◆ Extracted data:
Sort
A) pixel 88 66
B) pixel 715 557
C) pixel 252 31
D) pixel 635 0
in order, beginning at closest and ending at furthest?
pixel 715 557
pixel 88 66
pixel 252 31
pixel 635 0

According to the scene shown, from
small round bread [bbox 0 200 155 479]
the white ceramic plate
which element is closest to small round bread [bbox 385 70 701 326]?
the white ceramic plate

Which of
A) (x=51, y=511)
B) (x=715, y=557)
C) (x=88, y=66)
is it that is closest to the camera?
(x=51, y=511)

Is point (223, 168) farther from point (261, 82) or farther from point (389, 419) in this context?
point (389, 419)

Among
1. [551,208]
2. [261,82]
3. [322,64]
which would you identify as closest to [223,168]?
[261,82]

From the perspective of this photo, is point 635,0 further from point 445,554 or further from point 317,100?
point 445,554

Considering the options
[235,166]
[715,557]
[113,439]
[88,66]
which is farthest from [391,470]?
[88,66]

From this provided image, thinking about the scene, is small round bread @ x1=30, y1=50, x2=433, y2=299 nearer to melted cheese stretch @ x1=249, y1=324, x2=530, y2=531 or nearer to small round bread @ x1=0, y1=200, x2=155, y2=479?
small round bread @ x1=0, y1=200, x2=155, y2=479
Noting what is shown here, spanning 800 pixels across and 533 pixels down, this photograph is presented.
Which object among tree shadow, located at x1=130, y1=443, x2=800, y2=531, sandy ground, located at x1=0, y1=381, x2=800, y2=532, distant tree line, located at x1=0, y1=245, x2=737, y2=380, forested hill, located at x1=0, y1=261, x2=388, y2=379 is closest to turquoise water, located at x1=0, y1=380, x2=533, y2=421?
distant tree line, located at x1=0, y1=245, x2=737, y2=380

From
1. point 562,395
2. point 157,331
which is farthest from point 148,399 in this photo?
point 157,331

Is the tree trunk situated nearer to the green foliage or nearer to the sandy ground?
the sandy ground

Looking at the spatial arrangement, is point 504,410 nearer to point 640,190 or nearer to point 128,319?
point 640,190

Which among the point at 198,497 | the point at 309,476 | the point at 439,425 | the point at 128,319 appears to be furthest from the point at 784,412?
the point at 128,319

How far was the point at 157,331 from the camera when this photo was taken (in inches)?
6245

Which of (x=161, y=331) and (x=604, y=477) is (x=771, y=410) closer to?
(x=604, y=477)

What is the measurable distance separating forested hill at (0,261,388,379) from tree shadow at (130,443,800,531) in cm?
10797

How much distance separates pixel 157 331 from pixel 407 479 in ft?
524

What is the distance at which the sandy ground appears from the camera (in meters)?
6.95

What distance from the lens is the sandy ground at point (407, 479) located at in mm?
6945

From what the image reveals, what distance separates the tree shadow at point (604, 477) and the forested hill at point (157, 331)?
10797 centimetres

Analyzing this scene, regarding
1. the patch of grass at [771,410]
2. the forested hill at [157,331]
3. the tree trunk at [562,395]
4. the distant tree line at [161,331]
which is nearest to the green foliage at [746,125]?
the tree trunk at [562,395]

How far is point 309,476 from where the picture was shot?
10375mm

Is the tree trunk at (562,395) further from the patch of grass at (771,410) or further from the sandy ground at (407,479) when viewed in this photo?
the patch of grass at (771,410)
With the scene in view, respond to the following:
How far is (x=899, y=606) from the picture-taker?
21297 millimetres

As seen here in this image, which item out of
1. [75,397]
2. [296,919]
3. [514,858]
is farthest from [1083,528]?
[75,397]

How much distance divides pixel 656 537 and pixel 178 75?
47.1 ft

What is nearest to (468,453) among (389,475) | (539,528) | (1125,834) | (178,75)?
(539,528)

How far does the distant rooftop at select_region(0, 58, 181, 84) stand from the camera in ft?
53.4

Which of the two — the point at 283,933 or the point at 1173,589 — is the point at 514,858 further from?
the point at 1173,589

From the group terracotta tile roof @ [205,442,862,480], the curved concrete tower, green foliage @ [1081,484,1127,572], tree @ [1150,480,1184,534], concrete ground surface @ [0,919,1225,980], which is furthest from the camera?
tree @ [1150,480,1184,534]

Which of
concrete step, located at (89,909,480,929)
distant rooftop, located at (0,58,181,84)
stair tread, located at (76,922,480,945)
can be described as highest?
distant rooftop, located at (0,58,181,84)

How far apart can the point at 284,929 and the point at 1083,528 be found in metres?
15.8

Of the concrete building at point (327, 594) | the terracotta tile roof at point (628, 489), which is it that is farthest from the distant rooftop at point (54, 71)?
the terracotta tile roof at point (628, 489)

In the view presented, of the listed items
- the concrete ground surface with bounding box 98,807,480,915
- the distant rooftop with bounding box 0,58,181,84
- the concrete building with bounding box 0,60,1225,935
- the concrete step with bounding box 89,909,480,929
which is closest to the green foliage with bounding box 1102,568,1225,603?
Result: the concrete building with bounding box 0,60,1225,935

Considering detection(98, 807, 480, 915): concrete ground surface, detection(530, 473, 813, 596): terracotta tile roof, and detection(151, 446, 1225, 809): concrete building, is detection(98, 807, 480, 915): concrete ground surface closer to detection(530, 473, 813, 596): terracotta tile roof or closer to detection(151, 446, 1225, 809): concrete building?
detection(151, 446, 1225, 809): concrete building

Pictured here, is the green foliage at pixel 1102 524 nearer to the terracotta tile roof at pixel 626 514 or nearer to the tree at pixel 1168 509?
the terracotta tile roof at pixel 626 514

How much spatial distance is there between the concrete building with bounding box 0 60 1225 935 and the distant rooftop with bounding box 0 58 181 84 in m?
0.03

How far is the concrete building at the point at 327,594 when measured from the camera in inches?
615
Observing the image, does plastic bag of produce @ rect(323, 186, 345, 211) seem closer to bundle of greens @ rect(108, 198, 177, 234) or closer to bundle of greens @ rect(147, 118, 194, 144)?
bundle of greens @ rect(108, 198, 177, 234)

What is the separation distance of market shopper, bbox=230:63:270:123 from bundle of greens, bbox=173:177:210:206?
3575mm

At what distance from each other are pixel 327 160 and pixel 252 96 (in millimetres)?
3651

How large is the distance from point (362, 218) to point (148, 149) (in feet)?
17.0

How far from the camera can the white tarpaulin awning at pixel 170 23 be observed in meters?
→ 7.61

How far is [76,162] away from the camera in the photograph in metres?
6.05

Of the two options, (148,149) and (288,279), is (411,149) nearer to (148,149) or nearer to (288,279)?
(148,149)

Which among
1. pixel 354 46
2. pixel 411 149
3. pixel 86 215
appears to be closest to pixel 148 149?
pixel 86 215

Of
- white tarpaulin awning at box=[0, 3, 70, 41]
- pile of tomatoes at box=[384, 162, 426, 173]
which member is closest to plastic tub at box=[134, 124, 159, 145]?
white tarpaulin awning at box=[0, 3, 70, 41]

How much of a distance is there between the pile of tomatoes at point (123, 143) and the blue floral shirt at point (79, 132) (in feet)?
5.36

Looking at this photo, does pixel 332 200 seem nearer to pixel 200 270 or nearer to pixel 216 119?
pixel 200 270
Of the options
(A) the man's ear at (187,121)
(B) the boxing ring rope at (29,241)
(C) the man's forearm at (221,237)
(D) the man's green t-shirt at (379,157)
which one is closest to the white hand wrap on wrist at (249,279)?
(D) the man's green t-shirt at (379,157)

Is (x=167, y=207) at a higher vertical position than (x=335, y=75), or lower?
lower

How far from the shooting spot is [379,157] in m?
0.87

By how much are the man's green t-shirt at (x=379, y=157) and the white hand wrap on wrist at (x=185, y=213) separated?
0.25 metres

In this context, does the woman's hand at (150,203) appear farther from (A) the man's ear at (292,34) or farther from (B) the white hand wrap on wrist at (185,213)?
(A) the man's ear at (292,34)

◆ What the task requires: Copy out everything in the material from the line containing "Of the concrete" down to the line containing "Result: the concrete", keeping both of those lines and changing nothing.

◆ Exercise answer:
Of the concrete building at point (327, 594) | the terracotta tile roof at point (628, 489), which is it that is farthest from the distant rooftop at point (54, 71)?
the terracotta tile roof at point (628, 489)

In the view presented, of the listed items
- the concrete ground surface with bounding box 98,807,480,915
- the distant rooftop with bounding box 0,58,181,84
- the concrete building with bounding box 0,60,1225,935
- the concrete step with bounding box 89,909,480,929
which is closest to the green foliage with bounding box 1102,568,1225,603?
Result: the concrete building with bounding box 0,60,1225,935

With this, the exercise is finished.